Tips for running large risk calculations

Scenario risk calculations usually do not pose a performance problem, since they involve a single rupture and a limited geography for analysis. Some event-based risk calculations, however, may involve millions of ruptures and exposures spanning entire countries or even larger regions. This section offers some practical tips for running large event based risk calculations, especially ones involving large logic trees, and proposes techniques that might be used to make an intractable calculation tractable.

Understanding the hazard

Event-based calculations are typically dominated by the hazard component (unless there are lots of assets aggregated on few hazard sites) and therefore the first thing to do is to estimate the size of the hazard, i.e. the number of GMFs that will be produced. Since we are talking about a large calculation, first of all we need reduce it to a size that is guaranteed to run quickly. The simplest way to do that is to reduce the parameters directly affecting the number of ruptures generated, i.e.

  • investigation_time
  • ses_per_logic_tree_path
  • number_of_logic_tree_samples

For instance, if you have ses_per_logic_tree_path = 10,000 reduce it to 10, run the calculation and you will see in the log something like this:

[2018-12-16 09:09:57,689 #35263 INFO] Received
{'gmfdata': '752.18 MB', 'hcurves': '224 B', 'indices': '29.42 MB'}

The amount of GMFs generated for the reduced calculation is 752.18 MB; and since the calculation has been reduced by a factor of 1,000, the full computation is likely to generate around 750 GB of GMFs. Even if you have sufficient disk space to store this large quantity of GMFs, most likely you will run out of memory. Even if the hazard part of the calculation manages to run to completion, the risk part of the calculation is very likely to fail — managing 750 GB of GMFs is beyond the current capabilities of the engine. Thus, you will have to find ways to reduce the size of the computation.
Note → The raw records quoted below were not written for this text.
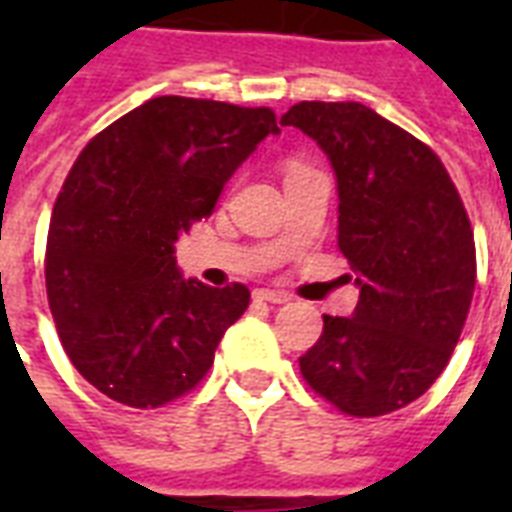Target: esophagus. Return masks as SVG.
I'll list each match as a JSON object with an SVG mask.
<instances>
[{
    "mask_svg": "<svg viewBox=\"0 0 512 512\" xmlns=\"http://www.w3.org/2000/svg\"><path fill=\"white\" fill-rule=\"evenodd\" d=\"M255 297L257 300H263V303H273V305L289 303V295L287 292H281V289H255Z\"/></svg>",
    "mask_w": 512,
    "mask_h": 512,
    "instance_id": "34e87169",
    "label": "esophagus"
}]
</instances>
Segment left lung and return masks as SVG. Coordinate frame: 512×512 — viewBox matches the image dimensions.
I'll list each match as a JSON object with an SVG mask.
<instances>
[{
  "instance_id": "1",
  "label": "left lung",
  "mask_w": 512,
  "mask_h": 512,
  "mask_svg": "<svg viewBox=\"0 0 512 512\" xmlns=\"http://www.w3.org/2000/svg\"><path fill=\"white\" fill-rule=\"evenodd\" d=\"M337 177V247L356 273L353 316H324L300 372L353 417L412 404L449 364L476 289L468 212L433 151L361 103L303 100L281 116Z\"/></svg>"
}]
</instances>
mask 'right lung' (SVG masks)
I'll return each instance as SVG.
<instances>
[{
  "instance_id": "add662e5",
  "label": "right lung",
  "mask_w": 512,
  "mask_h": 512,
  "mask_svg": "<svg viewBox=\"0 0 512 512\" xmlns=\"http://www.w3.org/2000/svg\"><path fill=\"white\" fill-rule=\"evenodd\" d=\"M279 132L271 108L162 95L84 146L52 209L44 279L63 350L103 396L156 409L209 372L249 289L183 279L175 241Z\"/></svg>"
}]
</instances>
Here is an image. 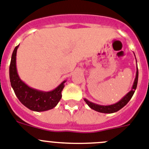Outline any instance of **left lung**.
Masks as SVG:
<instances>
[{
	"mask_svg": "<svg viewBox=\"0 0 149 149\" xmlns=\"http://www.w3.org/2000/svg\"><path fill=\"white\" fill-rule=\"evenodd\" d=\"M138 76H139V72H138V68H136V78L134 80V85L132 87L131 90L129 91L125 96L123 97L119 101L117 102L116 103H114L112 105H108V106H103V105H99V104H96V103H92V102L89 101L87 99L84 98L85 102L88 104L91 109H92L94 110L97 111V112H102V113H113V112H118L120 110L121 108L125 107L127 103L130 101V100L134 95V92H135L137 86V82H138Z\"/></svg>",
	"mask_w": 149,
	"mask_h": 149,
	"instance_id": "8db88e82",
	"label": "left lung"
}]
</instances>
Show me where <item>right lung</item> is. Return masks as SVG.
<instances>
[{"mask_svg":"<svg viewBox=\"0 0 149 149\" xmlns=\"http://www.w3.org/2000/svg\"><path fill=\"white\" fill-rule=\"evenodd\" d=\"M19 46L14 49L10 65V84L15 95L24 107L32 111L43 112L52 109L60 101L62 97L61 91L66 81H63L58 87L50 91H42L29 87L21 79L18 74L16 52Z\"/></svg>","mask_w":149,"mask_h":149,"instance_id":"obj_1","label":"right lung"}]
</instances>
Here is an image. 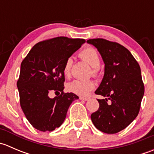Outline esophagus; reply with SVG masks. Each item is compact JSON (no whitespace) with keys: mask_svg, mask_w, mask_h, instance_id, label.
<instances>
[{"mask_svg":"<svg viewBox=\"0 0 154 154\" xmlns=\"http://www.w3.org/2000/svg\"><path fill=\"white\" fill-rule=\"evenodd\" d=\"M80 100H85V101H86V100H89V97H80Z\"/></svg>","mask_w":154,"mask_h":154,"instance_id":"obj_1","label":"esophagus"}]
</instances>
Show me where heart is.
Masks as SVG:
<instances>
[{
	"instance_id": "obj_1",
	"label": "heart",
	"mask_w": 154,
	"mask_h": 154,
	"mask_svg": "<svg viewBox=\"0 0 154 154\" xmlns=\"http://www.w3.org/2000/svg\"><path fill=\"white\" fill-rule=\"evenodd\" d=\"M80 57L92 68L91 73L93 75H97L100 65V59L97 51L93 48H86L80 53ZM71 66L72 60L69 58L66 60L63 68V73L66 76L69 75ZM94 88V83L91 80H75L68 83L67 86L68 91L80 96L88 95Z\"/></svg>"
}]
</instances>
A good start would be to carefully set the parameters minimum_magnitude and minimum_intensity:

  • minimum_magnitude is a scalar or a dictionary keyed by tectonic region; the engine will discard ruptures with magnitudes below the given threshoulds
  • minimum_intensity is a scalar or a dictionary keyed by the intensity measure type; the engine will discard GMFs below the given intensity threshoulds

Choosing reasonable cutoff thresholds with these parameters can significantly reduce the size of your computation when there are a large number of small magnitude ruptures or low intensity GMFs being generated, which may have a negligible impact on the damage or losses, and thus could be safely discarded.

Collapsing of branches

When one is not interested so much in the uncertainty around the loss estimates, but more interested simply in the mean estimates, all of the source model branches can be “collapsed” into one branch. Using the collapsed source model should yield the same mean hazard or loss estimates as using the full source model logic tree and then computing the weighted mean of the individual branch results.

Similarly, the GMPE logic tree for each tectonic region can also be “collapsed” into a single branch. Using a single collapsed GMPE for each TRT should also yield the same mean hazard estimates as using the full GMPE logic tree and then computing the weighted mean of the individual branch results. This has become possible through the introduction of AvgGMPE feature in version 3.9.
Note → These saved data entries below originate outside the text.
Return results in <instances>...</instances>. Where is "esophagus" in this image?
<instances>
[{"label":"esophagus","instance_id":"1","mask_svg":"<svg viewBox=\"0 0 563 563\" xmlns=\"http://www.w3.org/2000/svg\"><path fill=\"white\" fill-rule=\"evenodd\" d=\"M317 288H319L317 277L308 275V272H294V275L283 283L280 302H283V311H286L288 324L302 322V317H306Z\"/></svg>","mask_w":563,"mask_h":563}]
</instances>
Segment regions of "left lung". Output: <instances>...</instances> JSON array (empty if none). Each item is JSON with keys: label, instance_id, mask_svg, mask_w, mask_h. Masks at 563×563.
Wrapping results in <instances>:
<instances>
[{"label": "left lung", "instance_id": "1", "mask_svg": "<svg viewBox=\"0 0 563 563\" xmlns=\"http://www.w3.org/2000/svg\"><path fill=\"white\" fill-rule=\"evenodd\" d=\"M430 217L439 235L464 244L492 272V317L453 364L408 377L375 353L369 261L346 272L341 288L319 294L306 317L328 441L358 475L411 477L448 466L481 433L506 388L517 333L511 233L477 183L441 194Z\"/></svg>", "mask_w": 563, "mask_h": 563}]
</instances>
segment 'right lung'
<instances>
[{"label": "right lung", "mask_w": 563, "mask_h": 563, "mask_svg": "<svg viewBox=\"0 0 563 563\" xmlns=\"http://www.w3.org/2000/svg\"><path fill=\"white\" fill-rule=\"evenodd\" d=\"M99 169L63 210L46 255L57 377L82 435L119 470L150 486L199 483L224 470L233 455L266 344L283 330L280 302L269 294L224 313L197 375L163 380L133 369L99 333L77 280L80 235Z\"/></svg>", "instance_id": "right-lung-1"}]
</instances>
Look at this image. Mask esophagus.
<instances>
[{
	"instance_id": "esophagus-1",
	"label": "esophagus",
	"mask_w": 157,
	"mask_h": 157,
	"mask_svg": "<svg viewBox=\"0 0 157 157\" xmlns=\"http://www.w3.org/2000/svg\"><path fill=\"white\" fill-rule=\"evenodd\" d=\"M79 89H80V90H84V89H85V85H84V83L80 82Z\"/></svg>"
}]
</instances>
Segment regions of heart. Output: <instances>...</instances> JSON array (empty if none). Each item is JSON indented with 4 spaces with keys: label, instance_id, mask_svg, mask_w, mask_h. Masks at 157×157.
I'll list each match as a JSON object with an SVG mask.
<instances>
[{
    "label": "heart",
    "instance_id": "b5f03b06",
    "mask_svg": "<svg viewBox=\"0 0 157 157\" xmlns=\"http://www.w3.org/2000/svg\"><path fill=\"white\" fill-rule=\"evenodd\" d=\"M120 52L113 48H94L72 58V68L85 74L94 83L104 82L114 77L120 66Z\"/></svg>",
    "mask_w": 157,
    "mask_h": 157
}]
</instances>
Splitting the calculation into subregions

If one is interested in propagating the full uncertainty in the source models or ground motion models to the hazard or loss estimates, collapsing the logic trees into a single branch to reduce computational expense is not an option. But before going through the effort of trimming the logic trees, there is an interim step that must be explored, at least for large regions like the entire continental United States. This step is to geographically divide the large region into logical smaller subregions, such that the contribution to the hazard or losses in one subregion from the other subregions is negligibly small or even zero. The effective realizations in each of the subregions will then be much fewer than when trying to cover the entire large region in a single calculation.

Trimming of the logic-trees or sampling of the branches

Trimming or sampling may be necessary if the following two conditions hold:

  1. You are interested in propagating the full uncertainty to the hazard and loss estimates; only the mean or quantile results are not sufficient for your analysis requirements, AND
  2. The region of interest cannot be logically divided further as described above; the logic-tree for your chosen region of interest still leads to a very large number of effective realizations.

Sampling is the easier of the two options now. You only need to ensure that you sample a sufficient number of branches to capture the underlying distribution of the hazard or loss results you are interested in. The drawback of random sampling is that you may still need to sample hundreds of branches to capture well the underlying distribution of the results.

Trimming can be much more efficient than sampling, because you pick a few branches such that the distribution of the hazard or loss results obtained from a full-enumeration of these branches is nearly the same as the distribution of the hazard or loss results obtained from a full-enumeration of the entire logic-tree.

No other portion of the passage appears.